Have you found yourself waiting in line at a supermarket and the guy in front decides to pay by check? One person can slow everyone down. We had a similar problem at Twitter.
Every server has a fixed number of workers (cashiers) that handle incoming requests. During peak hours, we may get more simultaneous requests than available workers. We respond by putting those requests in a queue.
This is unnoticeable to users when the queue is short and we handle requests quickly, but large systems have outliers. Every so often a request will take unusually long, and everyone waiting behind that request suffers. Worse, if an individual worker’s line gets too long, we have to drop requests. You may be presented with an adorable whale just because you landed in the wrong queue at the wrong time.
A solution is to stop being a supermarket and start being Fry’s. When you checkout at Fry’s you wait in one long line. In front are thirty cash registers handling one person at a time. When a cashier finishes with a customer, they turn on a light above the register to signal they’re ready to handle the next one. It’s counterintuitive, but one long line can be more efficient than many short lines.
For a long Time, twitter.com ran on top of Apache and Mongrel, using mod_proxy_balancer. As in the supermarket, Apache would “push” requests to waiting mongrels for processing, using the ‘bybusyness’ method. Mongrels which had the least number of requests queued received the latest request. Unfortunately, when an incoming request was queued, the balancer process had no way of knowing how far along in each task the mongrels were. Apache would send requests randomly to servers when they were equally loaded, placing fast requests behind slow ones, increasing the latency of each request.
In November we started testing Unicorn, an exciting new Ruby server that takes the Mongrel core and adds Fry’s “pull” model. Mobile.twitter.com was our first app to run Unicorn behind Apache, and in January @netik ran the gauntlet to integrate Unicorn into the main Twitter.com infrastructure.
During initial tests, we predicted we would maintain CPU usage and only cut request latency 10-15%. Unicorn surprised us by dropping request latency 30% and significantly lowering CPU usage.
For automatic recovery and monitoring, we’d relied on monit for mongrel. Monit couldn’t introspect the memory and CPU within the Unicorn process tree, so we developed a new monitoring script, called Stormcloud, to kill Unicorns when they ran out of control. Monit would still monitor the master Unicorn process, but Stormcloud would watch over the Unicorns.
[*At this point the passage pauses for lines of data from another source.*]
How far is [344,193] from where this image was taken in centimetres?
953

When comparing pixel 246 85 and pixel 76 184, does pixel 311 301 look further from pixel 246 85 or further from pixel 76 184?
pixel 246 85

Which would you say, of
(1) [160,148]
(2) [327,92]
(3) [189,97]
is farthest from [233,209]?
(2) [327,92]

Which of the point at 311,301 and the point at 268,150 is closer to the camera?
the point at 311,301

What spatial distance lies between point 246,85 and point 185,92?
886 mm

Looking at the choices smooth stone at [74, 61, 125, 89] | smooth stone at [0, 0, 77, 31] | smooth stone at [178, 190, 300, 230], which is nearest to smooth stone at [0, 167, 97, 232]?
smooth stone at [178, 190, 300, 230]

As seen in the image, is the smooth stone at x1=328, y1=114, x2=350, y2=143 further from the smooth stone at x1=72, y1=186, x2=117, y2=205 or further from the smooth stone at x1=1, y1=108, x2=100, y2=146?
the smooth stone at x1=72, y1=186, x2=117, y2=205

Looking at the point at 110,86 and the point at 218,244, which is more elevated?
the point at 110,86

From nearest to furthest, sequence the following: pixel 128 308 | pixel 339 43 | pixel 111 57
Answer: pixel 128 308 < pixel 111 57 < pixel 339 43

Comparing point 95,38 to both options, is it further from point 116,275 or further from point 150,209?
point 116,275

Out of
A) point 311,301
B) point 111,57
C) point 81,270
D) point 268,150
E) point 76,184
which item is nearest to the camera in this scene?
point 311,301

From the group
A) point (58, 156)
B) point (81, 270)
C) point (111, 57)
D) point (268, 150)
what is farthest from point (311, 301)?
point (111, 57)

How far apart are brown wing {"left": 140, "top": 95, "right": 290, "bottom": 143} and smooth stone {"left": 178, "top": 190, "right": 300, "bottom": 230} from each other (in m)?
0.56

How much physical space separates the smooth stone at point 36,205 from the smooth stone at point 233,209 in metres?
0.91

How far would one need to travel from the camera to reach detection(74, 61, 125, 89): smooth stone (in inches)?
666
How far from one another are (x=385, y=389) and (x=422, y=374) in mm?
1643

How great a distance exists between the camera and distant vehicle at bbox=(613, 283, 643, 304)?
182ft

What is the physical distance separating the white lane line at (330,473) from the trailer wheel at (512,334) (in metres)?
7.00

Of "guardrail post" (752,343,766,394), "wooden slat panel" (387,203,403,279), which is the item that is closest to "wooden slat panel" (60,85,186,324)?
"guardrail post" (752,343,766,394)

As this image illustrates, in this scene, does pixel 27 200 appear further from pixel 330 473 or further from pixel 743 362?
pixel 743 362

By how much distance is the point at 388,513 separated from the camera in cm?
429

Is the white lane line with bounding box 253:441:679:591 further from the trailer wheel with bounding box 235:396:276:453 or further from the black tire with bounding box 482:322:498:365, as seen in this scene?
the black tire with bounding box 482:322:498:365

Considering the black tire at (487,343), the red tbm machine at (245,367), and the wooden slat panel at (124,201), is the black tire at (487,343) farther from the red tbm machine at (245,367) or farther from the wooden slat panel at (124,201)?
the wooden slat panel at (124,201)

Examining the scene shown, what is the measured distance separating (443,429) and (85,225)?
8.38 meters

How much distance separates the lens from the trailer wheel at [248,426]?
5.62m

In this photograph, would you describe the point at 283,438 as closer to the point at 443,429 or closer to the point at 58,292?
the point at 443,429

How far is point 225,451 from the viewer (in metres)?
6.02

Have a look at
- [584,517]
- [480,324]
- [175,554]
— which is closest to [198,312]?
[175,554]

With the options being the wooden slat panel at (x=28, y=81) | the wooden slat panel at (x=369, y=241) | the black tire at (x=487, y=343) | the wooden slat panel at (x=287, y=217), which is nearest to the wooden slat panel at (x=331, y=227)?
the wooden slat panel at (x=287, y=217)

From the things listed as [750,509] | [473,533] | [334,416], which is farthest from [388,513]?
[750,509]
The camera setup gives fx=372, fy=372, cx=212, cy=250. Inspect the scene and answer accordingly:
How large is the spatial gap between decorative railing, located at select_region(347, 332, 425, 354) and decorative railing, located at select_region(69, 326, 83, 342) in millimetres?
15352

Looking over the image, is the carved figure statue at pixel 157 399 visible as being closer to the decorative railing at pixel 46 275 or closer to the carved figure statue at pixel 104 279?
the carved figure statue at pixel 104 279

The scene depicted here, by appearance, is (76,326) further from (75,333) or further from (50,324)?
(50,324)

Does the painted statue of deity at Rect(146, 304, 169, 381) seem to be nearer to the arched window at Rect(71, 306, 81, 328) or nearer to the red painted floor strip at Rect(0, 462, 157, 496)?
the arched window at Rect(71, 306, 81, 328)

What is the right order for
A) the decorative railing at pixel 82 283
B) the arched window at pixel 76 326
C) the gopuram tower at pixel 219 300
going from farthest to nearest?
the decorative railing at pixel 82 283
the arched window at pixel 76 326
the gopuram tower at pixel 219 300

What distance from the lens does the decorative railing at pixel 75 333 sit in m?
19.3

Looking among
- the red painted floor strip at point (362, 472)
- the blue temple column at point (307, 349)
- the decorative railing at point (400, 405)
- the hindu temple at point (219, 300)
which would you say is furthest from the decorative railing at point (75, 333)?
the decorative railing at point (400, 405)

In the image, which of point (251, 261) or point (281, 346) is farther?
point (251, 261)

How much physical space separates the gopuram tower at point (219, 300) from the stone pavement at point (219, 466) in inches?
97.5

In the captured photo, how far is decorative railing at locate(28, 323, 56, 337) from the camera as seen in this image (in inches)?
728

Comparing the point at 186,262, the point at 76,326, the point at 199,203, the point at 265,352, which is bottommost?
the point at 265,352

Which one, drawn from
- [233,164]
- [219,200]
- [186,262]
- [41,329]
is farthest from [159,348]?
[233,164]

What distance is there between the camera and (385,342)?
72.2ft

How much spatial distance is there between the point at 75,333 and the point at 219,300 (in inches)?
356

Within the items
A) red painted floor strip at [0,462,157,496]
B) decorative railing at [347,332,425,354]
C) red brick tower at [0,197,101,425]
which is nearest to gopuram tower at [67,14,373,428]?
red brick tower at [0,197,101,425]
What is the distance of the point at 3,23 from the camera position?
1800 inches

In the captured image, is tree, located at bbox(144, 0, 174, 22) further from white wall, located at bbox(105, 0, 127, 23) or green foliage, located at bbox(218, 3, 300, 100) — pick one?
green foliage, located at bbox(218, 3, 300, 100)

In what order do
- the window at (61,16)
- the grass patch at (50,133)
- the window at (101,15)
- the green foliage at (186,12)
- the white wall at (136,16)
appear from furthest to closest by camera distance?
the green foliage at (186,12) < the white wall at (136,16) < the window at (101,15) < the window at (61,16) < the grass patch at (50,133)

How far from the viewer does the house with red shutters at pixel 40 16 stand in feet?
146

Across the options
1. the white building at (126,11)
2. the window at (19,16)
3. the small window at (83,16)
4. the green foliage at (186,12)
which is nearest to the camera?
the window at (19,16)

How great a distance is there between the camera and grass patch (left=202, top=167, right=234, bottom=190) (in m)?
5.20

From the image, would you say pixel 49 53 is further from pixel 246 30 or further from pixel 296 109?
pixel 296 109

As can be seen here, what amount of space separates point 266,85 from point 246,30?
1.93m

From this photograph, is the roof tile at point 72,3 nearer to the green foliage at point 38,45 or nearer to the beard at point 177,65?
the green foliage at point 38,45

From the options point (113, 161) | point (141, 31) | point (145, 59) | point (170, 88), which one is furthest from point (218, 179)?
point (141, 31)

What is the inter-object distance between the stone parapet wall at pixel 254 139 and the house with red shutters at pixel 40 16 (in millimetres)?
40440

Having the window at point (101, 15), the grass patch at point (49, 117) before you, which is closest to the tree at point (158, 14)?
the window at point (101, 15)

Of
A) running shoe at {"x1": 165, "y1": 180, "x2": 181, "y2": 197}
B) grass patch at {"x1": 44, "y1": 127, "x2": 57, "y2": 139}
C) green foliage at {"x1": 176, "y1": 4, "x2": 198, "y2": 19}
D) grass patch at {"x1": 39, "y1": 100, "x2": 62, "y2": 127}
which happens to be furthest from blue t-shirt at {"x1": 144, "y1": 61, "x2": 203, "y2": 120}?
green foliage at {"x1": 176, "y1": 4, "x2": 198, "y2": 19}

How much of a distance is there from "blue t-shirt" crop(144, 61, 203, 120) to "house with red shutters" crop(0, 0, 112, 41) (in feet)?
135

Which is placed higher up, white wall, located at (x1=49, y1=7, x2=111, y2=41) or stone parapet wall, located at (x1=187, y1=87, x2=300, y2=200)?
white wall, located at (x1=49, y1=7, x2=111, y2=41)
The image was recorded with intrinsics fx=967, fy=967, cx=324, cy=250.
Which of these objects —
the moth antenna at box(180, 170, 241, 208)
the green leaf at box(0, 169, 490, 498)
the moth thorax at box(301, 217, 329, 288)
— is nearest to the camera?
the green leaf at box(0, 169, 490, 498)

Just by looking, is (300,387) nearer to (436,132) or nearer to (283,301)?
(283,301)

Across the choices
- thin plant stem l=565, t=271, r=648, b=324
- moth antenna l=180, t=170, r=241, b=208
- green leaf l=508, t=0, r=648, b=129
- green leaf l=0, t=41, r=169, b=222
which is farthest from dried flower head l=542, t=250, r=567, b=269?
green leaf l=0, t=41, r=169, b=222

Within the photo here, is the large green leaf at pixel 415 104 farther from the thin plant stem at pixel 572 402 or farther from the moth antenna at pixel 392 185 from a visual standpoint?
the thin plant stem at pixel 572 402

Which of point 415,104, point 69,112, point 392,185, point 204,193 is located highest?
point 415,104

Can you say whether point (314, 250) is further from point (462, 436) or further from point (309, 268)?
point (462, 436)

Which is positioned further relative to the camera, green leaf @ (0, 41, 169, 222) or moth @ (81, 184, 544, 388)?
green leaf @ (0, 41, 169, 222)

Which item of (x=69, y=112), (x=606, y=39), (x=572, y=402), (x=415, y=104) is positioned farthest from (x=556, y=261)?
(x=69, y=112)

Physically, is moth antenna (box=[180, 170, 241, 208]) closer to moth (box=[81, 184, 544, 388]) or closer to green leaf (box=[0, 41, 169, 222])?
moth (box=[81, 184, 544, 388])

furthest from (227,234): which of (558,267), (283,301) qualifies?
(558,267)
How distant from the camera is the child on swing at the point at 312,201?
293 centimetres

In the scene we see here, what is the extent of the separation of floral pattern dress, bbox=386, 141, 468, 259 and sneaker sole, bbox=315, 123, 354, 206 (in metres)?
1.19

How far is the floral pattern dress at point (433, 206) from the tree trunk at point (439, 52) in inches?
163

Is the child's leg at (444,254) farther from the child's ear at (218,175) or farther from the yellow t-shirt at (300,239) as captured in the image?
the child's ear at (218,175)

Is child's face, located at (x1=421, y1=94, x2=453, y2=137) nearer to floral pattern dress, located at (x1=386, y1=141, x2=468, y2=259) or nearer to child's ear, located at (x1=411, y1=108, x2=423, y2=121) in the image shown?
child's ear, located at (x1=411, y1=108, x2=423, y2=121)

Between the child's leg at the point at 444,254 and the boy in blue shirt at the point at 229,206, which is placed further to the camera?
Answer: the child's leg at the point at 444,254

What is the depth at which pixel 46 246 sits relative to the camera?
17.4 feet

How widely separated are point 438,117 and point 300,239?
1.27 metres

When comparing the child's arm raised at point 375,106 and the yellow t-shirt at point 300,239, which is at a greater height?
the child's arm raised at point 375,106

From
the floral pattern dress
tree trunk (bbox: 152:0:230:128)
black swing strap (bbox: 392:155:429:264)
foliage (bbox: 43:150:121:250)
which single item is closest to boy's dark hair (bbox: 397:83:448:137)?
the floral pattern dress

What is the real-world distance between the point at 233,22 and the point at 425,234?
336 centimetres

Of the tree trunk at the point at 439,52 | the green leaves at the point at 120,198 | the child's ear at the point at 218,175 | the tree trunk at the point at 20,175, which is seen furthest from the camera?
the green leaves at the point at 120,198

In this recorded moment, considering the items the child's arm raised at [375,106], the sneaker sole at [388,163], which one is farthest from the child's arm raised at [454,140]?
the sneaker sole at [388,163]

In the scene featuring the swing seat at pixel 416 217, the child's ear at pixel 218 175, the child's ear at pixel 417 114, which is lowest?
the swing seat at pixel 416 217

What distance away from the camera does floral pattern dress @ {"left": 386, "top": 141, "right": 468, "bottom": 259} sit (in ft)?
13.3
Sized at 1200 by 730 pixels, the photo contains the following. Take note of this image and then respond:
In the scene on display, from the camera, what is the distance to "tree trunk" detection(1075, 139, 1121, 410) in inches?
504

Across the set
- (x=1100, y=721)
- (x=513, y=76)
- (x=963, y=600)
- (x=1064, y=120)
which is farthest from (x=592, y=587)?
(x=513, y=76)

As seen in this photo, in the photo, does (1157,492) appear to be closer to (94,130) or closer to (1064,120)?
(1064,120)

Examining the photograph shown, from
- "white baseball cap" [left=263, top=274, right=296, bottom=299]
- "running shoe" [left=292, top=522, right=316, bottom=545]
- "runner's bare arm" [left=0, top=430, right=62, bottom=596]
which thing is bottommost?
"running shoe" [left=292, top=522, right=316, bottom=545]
With monit, child death during request processing (due to process resource limits or abnormal termination) would cause that request and all requests queued in the mongrel to send 500 “robot” errors until the mongrel had been restarted by monit. Unicorn’s pull model prevents additional errors from firing as the remaining children can still process the incoming workload.
Since each Unicorn child is only working on one request at a time, a single error is thrown, allowing us to isolate a failure to an individual request (or sequence of requests). Recovery is fast, as Unicorn immediately restarts children that have died, unlike monit which would wait until the next check cycle.
We also took advantage of Unicorn’s zero-downtime deployment by writing a deploy script that would transition Twitter on to new versions of our code base while still accepting requests, ensuring that the new code base was verified and running before switching onto it. It’s a bit like changing the tires on your car while still driving, and it works beautifully.